Стоит только почувствовать в ней «ничто», как обыкновенно гнетущая действительность воспаряет, и благодаря этому появляется даже «мимолетная живость». В состоянии парения бремя мира на мгновение перестает тяготить. Жизненные падения и взлеты никуда не делись, но в то же время они как-то по-особому легки. Все это нужно как-то удержать и донести. Именно такое – своего рода даосское – мироощущение и побуждает его писать.

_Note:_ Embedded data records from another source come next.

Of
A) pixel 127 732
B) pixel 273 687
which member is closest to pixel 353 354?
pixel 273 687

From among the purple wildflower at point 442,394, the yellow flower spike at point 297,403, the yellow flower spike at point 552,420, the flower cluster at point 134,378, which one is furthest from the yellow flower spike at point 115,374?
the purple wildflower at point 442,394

Около 1906 года Кафка берется за рассказ под названием «Описание одной борьбы». К этому времени относится и начало работы над наброском романа, которому издатель Макс Брод впоследствии даст название «Свадебные приготовления в деревне». Над этими текстами Кафка работал примерно до 1909/10 года.

Оба текста, появившиеся в эти годы, оставались незаконченными и при жизни автора не публиковались, за исключением нескольких отрывков из «Описания одной борьбы», которые Кафка сначала отправил в журнал «Гиперион», а затем – в 1912 году – включил в свою первую публикацию «Созерцание».

[17] Дневники, 25.10.1921.
[18] Пер. наш. Дневники, 03.01.1912. Цит. по: T, 341.
[19] Пер. наш. Дневники, 19.01.1911. Цит. по: T, 146.
[20] Пер. наш. Дневники, 19.01.1911. Цит. по: Т, 147.
[21] «Письмо к отцу».
[22] Пер. наш. Письмо Поллаку, 06.09.1903. Цит. по: B I, 25.
[23] Там же.
[24] Там же.
[25] Пер. наш. Письмо Поллаку, 10.01.1904. Цит. по: B I, 34.
[26] Пер. наш. Письмо Поллаку, 06.09.1903. Цит. по: B I, 26.
[27] Пер. наш. Письмо Поллаку, 21.12.1903. Цит. по: B I, 32.
[28] Пер. наш. Письмо Поллаку, 09.11.1903. Цит. по: B I, 30.
[29] Пер. наш. Цит. по: B I, 27.
[30] Пер. наш. Дневники, 31.12.1911. Сафрански не указывает первоисточник цитаты, но, очевидно, он опирается на издание Tagebücher, hg. v. Hans-Gerd Koch, Michael Müller und Malcolm Pasley, Frankfurt/M. 2002.
[31] Цит. по: E, 20.
[32] Пер. наш. Письмо Поллаку, 27.01.1904. Цит. по: B I, 36.
[33] Пер. наш. Сафрански выше указывает, что это дневниковая запись, однако ссылается при этом на письма. Цит. по: B I, 855.